Notably, during his presidential campaign, Donald Trump promised to deport millions of illegal immigrants as part of the largest deportation operation in American history.
However, preliminary data suggests that Trump may struggle to match higher deportation rates during the Biden administration’s final full year, when a large number of migrants were apprehended crossing illegally, making them easier to deport.
‘Artificially high’: Trump administration reacts
Meanwhile, a senior Trump administration official and experts predicted that deportations would increase in the coming months as Trump opens up new avenues for arresting and removing illegal migrants.

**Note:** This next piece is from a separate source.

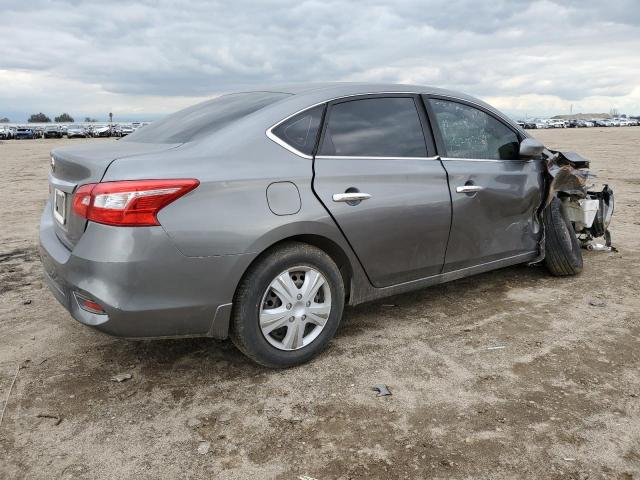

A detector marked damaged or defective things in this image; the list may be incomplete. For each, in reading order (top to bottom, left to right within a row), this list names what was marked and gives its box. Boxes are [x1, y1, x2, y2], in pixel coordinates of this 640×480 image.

damaged front wheel [544, 197, 584, 276]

DHS spokesperson Tricia McLaughlin stated that Biden-era deportation numbers appeared “artificially high” due to increased levels of illegal immigration.
According to Reuters, the deportation effort could begin within a few months, aided by agreements from Guatemala, El Salvador, Panama, and Costa Rica to accept deportees from other countries.
Deportation under Trump 2.0
According to Reuters, the US military has assisted in over a dozen military deportation flights to Guatemala, Honduras, Panama, Ecuador, Peru, and India since Trump took office on January 20.
The Trump administration has also flown Venezuelan migrants to the US naval base at Guantanamo Bay.
Meanwhile, despite opposition from civil liberties groups, Trump announced in late January that his administration was preparing to detain up to 30,000 migrants there.
The Trump administration is also attempting to make it easier to arrest deportable migrants with no criminal records and to detain more people who have received final deportation orders.
Last month, the Justice Department issued a memo allowing ICE officers to arrest migrants in US immigration courts, reversing a Biden-era policy that restricted such arrests.